## Zu erledigende Aufgaben
**1)** Für wen ist Südtirol laut Dieter Steger im Textauszug mit der Dachmarke beispielgebend gewesen?
**2)** Gib aus dem Textauszug den Abschnitt von „Sigmar Stocker (F)“ bis „dass gespritzt wurde.“ wortgetreu aus.

## Textauszug
____

Sigmar Stocker (F) fragte, ob der Antrag eine Attacke gegen die Fleischesser sei. Die heimische Tierzucht sei gerade durch Wolf und Bär in Gefahr, aber kein Grüner sei für einen Abschuss. Mit diesem Antrag müsste man den Speck von der Dachmarke ausnehmen. Ehrlicherweise müsste man auch beim Bioanbau angeben, dass gespritzt wurde.
Die Dachmarke sei trotz anfänglicher Skepsis ein Erfolg, meinte Dieter Steger (SVP), Südtirol sei damit beispielgebend für viele Regionen in Europa gewesen. Das Land habe als erstes das Interesse, dass die richtigen Unternehmen dabei seien und dass die richtigen Produkte beworben würden, damit sie gute Botschafter des Landes sein könnten. Es sei allseits bekannt, woher die Schweine für den Speck kämen. Es gehe beim Markenspeck um die Verarbeitungsmethode hier in Südtirol. Die Kriterien würden übrigens von der EU vorgegeben.

____

## Bereitgestellte Einträge
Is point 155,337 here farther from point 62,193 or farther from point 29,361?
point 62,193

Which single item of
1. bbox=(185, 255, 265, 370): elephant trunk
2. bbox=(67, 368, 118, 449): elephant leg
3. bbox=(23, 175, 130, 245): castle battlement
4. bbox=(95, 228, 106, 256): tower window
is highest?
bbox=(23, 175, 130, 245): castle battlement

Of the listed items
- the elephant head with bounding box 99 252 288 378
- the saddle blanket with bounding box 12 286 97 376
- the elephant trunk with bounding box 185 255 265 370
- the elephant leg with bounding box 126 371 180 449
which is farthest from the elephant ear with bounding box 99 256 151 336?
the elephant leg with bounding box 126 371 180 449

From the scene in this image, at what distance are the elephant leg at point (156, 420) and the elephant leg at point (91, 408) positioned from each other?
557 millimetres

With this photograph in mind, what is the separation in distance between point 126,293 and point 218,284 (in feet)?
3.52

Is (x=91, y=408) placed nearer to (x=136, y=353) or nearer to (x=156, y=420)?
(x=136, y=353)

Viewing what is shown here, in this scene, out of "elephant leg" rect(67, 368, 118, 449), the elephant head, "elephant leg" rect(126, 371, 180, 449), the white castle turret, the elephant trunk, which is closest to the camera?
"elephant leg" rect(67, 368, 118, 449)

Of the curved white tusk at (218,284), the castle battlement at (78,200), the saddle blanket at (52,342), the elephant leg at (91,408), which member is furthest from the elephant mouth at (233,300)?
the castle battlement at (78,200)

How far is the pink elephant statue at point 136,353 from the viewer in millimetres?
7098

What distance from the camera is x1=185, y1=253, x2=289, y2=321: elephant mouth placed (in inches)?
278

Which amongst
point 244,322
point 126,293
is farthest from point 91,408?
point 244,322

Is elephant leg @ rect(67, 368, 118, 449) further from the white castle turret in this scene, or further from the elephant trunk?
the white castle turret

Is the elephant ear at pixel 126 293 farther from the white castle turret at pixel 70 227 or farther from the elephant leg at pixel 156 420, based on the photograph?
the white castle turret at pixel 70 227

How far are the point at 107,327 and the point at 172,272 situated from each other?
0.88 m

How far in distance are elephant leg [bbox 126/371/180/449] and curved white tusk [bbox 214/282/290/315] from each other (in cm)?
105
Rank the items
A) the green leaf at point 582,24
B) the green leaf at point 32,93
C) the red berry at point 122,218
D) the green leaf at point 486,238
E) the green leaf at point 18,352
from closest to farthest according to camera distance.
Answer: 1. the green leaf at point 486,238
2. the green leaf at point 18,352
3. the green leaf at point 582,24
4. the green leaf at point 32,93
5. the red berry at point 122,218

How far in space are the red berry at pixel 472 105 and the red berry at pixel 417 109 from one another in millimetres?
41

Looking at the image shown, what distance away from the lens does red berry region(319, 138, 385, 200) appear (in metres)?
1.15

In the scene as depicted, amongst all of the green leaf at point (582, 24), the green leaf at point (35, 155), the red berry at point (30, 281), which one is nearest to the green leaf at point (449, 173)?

____

## Antworten in Reihenfolge
**1)** Für viele Regionen in Europa.

**2)**
Sigmar Stocker (F) fragte, ob der Antrag eine Attacke gegen die Fleischesser sei. Die heimische Tierzucht sei gerade durch Wolf und Bär in Gefahr, aber kein Grüner sei für einen Abschuss. Mit diesem Antrag müsste man den Speck von der Dachmarke ausnehmen. Ehrlicherweise müsste man auch beim Bioanbau angeben, dass gespritzt wurde.